Things to do:
(a) In the article on uranium as a catalyst, what did Liddle's team attach to uranium to change its reactivity?
(b) Write the next few sentences of the article on uranium as a catalyst, picking up after its final sentence.

┌─ Passage shown

Uranium: the element of surprise

Uranium may be good for something more than nuclear fireworks, according to new research that offers it a novel role: a catalyst for chemical reactions that could produce a new generation of pharmaceuticals and plastics.

“Uranium, undoubtedly, has really bad PR,” says Professor Steven Liddle of the University of Manchester, lead author of a paper on the research published in Nature Communications. “But to me it’s just an element of the periodic table. It’s about what you use it for.” 

Liddle and his team have spent years studying the basic properties of uranium, looking to find applications for this misunderstood metal in the chemical industry.

Uranium belongs to a block of chemical elements known as the lanthanides and actinides, often drawn separately at the bottom of the periodic table. These heavy metals have some uses as catalysts in industrial chemistry, but they all tend to behave quite similarly, making them less interesting to chemists looking to develop new catalysts.

Typically, the most fertile elements of the periodic table for discovering catalysts are the transition metals. These metals, grouped around the centre of the periodic table, have electrons in configurations that make them very good at helping other molecules to break and form new bonds.

Now, Liddle and his team have shown that uranium can undergo two chemical processes which are usually associated with the transition metals, meaning that uranium may be able to access powerful new chemistry previously beyond its reach.  The team achieved this change in the reactivity of uranium by attaching nitrogen-containing molecules to the metal, which modify its chemical behaviour.

└─
┌─ Supplied entries

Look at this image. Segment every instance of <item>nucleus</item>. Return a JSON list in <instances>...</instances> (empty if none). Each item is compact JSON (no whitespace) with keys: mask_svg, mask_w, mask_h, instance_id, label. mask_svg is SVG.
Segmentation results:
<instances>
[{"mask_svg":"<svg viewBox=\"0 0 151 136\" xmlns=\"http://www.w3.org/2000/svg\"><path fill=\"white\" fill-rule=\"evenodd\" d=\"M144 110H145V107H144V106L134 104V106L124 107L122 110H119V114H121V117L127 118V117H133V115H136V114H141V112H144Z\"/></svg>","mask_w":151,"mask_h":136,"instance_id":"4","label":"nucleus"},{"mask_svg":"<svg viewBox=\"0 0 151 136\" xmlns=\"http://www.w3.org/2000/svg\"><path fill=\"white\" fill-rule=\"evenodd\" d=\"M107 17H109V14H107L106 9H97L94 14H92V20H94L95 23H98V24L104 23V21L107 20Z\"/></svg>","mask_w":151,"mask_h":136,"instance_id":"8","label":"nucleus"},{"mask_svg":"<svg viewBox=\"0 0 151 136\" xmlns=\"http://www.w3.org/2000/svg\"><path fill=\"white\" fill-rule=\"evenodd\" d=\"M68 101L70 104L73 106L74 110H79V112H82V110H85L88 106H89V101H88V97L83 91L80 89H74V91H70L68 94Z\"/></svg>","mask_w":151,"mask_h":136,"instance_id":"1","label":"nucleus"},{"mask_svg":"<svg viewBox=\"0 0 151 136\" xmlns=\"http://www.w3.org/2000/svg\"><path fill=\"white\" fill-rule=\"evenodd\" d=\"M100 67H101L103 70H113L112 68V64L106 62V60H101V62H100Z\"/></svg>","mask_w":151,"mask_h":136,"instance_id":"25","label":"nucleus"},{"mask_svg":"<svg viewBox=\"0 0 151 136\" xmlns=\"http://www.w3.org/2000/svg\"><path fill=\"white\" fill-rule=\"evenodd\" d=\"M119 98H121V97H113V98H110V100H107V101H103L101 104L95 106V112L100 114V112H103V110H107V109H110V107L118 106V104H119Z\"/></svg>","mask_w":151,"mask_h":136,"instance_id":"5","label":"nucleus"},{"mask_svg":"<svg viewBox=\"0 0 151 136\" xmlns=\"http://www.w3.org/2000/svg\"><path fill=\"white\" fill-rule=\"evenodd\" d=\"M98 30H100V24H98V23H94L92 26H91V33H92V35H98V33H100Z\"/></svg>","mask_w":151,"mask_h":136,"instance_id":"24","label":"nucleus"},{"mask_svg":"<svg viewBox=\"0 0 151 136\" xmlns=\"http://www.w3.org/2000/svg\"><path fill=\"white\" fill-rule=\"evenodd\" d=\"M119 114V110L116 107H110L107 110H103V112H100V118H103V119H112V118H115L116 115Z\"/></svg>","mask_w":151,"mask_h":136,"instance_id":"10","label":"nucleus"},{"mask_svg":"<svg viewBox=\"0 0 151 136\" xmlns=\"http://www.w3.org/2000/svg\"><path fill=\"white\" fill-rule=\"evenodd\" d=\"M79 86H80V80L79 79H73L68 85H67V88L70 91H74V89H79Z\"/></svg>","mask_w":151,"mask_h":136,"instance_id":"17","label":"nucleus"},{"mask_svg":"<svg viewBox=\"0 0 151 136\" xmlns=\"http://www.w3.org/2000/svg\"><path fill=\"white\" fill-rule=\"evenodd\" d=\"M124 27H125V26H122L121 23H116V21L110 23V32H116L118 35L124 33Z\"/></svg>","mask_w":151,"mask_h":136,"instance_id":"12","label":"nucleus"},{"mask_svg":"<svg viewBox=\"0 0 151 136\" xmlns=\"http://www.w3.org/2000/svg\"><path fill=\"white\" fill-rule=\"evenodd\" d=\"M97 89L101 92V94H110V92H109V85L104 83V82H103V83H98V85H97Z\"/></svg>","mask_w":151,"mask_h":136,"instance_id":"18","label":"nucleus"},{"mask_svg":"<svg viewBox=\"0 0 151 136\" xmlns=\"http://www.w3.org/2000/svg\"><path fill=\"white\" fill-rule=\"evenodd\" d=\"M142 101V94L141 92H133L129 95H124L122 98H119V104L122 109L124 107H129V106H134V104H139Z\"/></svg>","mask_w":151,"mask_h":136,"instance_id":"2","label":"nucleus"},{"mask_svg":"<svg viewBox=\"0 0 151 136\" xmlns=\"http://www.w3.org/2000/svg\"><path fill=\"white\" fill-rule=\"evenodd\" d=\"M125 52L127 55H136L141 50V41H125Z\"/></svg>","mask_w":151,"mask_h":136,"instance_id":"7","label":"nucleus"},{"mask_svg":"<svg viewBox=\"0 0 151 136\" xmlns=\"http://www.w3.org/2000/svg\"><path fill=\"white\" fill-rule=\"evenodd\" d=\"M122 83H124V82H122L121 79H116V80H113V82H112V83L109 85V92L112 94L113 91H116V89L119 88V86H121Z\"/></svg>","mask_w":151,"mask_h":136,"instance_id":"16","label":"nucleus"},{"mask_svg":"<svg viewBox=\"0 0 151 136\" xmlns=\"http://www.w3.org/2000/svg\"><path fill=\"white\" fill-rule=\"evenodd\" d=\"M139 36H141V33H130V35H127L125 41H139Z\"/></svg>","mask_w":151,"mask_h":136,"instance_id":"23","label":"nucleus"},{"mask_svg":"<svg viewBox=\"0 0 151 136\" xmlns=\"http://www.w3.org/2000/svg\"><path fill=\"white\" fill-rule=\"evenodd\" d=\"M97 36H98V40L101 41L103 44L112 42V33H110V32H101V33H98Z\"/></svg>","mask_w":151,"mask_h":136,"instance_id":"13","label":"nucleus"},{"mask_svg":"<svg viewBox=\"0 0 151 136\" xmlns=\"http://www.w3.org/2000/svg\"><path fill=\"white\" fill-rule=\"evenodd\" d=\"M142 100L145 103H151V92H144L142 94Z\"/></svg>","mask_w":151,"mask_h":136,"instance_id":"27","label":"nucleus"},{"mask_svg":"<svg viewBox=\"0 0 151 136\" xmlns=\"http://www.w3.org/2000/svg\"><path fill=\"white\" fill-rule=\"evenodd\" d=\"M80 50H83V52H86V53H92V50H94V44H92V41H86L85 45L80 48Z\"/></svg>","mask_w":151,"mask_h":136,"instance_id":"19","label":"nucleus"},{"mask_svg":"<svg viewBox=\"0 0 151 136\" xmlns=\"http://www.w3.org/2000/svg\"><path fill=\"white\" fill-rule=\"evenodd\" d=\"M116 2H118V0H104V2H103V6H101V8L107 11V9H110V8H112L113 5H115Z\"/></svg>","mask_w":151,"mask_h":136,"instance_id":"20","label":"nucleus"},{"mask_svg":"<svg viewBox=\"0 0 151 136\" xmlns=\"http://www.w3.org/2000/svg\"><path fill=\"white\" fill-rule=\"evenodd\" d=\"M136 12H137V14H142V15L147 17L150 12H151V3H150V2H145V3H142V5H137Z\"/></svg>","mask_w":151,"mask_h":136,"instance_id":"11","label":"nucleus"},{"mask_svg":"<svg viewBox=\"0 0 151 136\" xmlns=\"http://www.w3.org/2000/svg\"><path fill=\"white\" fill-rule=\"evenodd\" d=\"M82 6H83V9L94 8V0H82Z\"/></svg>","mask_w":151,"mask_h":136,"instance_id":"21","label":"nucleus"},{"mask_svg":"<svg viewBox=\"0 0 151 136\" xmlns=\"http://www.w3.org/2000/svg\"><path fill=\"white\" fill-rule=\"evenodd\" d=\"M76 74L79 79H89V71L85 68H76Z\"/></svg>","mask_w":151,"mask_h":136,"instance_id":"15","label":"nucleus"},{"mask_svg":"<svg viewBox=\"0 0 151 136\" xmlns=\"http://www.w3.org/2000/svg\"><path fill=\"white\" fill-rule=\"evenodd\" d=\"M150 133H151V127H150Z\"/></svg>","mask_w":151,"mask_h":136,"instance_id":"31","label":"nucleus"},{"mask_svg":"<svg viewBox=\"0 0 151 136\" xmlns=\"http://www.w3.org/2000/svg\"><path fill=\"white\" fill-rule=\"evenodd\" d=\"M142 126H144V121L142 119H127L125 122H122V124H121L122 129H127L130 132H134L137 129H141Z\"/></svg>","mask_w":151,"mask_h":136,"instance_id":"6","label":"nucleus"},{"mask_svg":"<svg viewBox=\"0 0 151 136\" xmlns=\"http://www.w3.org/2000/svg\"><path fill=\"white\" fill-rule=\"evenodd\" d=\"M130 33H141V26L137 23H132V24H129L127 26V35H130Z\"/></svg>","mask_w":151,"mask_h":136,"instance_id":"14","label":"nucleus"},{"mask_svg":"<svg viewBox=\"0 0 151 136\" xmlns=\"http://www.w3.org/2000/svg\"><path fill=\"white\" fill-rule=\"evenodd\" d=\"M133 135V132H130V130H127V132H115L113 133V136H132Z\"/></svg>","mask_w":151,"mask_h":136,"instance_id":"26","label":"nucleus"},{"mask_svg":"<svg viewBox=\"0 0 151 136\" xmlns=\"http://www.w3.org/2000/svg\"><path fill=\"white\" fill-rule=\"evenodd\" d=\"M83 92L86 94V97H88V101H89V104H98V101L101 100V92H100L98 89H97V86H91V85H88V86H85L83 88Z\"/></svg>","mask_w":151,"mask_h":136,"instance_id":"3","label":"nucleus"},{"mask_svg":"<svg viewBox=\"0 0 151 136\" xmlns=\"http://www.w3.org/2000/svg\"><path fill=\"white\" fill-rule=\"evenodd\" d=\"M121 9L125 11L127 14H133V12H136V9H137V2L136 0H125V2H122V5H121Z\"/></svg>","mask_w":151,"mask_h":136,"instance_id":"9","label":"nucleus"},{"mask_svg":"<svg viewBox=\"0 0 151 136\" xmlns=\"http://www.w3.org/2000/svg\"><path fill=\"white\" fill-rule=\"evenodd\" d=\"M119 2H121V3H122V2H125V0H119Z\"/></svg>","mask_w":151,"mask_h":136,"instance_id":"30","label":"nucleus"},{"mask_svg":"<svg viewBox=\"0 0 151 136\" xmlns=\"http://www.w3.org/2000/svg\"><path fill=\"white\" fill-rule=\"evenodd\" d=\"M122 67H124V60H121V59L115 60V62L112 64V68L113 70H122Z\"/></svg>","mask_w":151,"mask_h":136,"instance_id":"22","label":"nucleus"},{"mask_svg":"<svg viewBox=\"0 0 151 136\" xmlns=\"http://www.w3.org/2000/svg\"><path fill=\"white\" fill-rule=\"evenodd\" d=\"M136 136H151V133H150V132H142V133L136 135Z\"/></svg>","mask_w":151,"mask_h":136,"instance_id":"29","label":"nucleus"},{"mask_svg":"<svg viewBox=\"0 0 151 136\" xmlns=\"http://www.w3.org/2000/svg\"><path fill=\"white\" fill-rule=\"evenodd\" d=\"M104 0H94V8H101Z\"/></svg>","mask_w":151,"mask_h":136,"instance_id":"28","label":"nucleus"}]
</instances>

└─

Results of the tasks:
(a) Nitrogen-containing molecules.

(b)
The Manchester researchers have shown that uranium can undergo important processes called “oxidative addition” and “reductive elimination.” Oxidative addition occurs when a metal (M) inserts itself into the bond between two elements (such as carbon and oxygen, for example), turning a C–O bond into C–M–O molecule.  

Reductive elimination is simply the reverse of oxidative elimination, where the metal is kicked out and two elements that were attached to the metal form a bond to each other.

This ability to break and form bonds, usually limited to the transition metals, can be harnessed by chemists to synthesise a wide variety of organic molecules, giving us access to better fuels, drugs, agrochemicals and plastics. The ability of uranium to access these chemical processes brings together the chemistry of the transition metals with that of the lanthanides and actinides, offering the possibility of a new type of hybrid catalyst which may have previously unseen properties.

This chemistry is still a long way from delivering new products to our shelves, but it does show that a huge wealth of untapped potential still lies within the humble elements of the periodic table, and that even the most unlikely elements might be key to the next scientific breakthrough.